Risks of using AI without human oversight
Despite the clear benefits, relying solely on AI in translation carries significant risks, such as hallucinations, lack of clarity regarding confidentiality of the content you want to translate, and often – loss of nuance and context.
Krystyna Konovalova, language service coordinator of the World Council of Churches in Geneva, says: “As the coordinator of Language Services for an international faith-based organisation, I was hesitant towards the use of AI for translation purposes due to our specific terminology. However, we conducted a pilot project during summer 2025, implementing machine translation for an internal meeting”.
“The results confirmed our reservations. While the technology handled basic administrative content – agendas and procedural documents – adequately, it struggled significantly with ecumenical terminology, biblical quotations and doctrinal texts. In my opinion, machine translation currently remains insufficiently dependable, primarily due to the unpredictable nature of AI hallucinations. The continued involvement of experienced human translators proves essential for source verification and textual refinement” she says.
Yaroslav Makarevych, head of Action Global Communications Ukraine, a well-known PR agency, says: “We used AI tools for translating an annual report. However, no matter how many settings we applied, there were terms and phrases that changed. While they were grammatically correct and accurate, they were simply synonyms of terms used in previous years. AI could not identify where exact terms should be reused, which meant manual review was still necessary, so our language service partner had to check and correct everything almost from scratch.”
So, simple and straightforward tasks are generally manageable for AI under supervision, but as the complexity of the task increases with multiple steps, the risk also grows. Therefore, human oversight is crucial.
Client and market perspectives
Implementing AI technologies is neither cheap nor fast, especially when these systems cannot fully replace human work. For companies without a continuous, high-volume translation need, traditional human translation remains a more cost-effective option compared to investing heavily in AI integration.
Clients value AI for efficiency but continue to rely on LSPs for quality assurance and accountability. Strategic AI integration, combined with human expertise, meets client expectations while enabling faster and scalable operations.

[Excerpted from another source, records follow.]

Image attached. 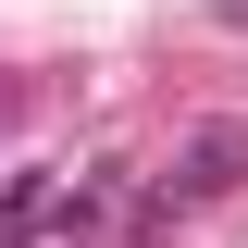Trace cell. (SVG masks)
<instances>
[{
  "label": "cell",
  "instance_id": "obj_1",
  "mask_svg": "<svg viewBox=\"0 0 248 248\" xmlns=\"http://www.w3.org/2000/svg\"><path fill=\"white\" fill-rule=\"evenodd\" d=\"M223 186H248V124H211L174 149V199H223Z\"/></svg>",
  "mask_w": 248,
  "mask_h": 248
}]
</instances>
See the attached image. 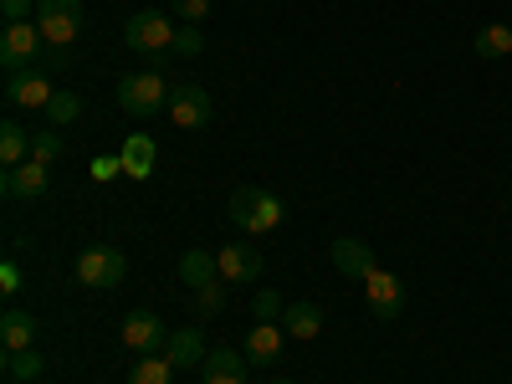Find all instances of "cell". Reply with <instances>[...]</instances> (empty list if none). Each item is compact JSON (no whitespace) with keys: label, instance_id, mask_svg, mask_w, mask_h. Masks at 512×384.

Conclusion: AI as a core function in language services
In translation, within the last 10-12 years AI has evolved from an experimental add-on to a core operational function. Its strategic implementation demonstrates how firms can balance technological efficiency with human expertise. While AI handles routine and high-volume tasks, professional linguists provide oversight, cultural knowledge, and nuanced understanding that machines cannot replicate.
The recent AI hype has spotlighted these capabilities, but for industry insiders, this integration has been a long-standing reality. Moving forward, the challenge is refining AI workflows further—optimising efficiency while maintaining the irreplaceable value of human judgment. Strategic AI implementation ensures that technology and human expertise work together to meet the growing demands of global clients.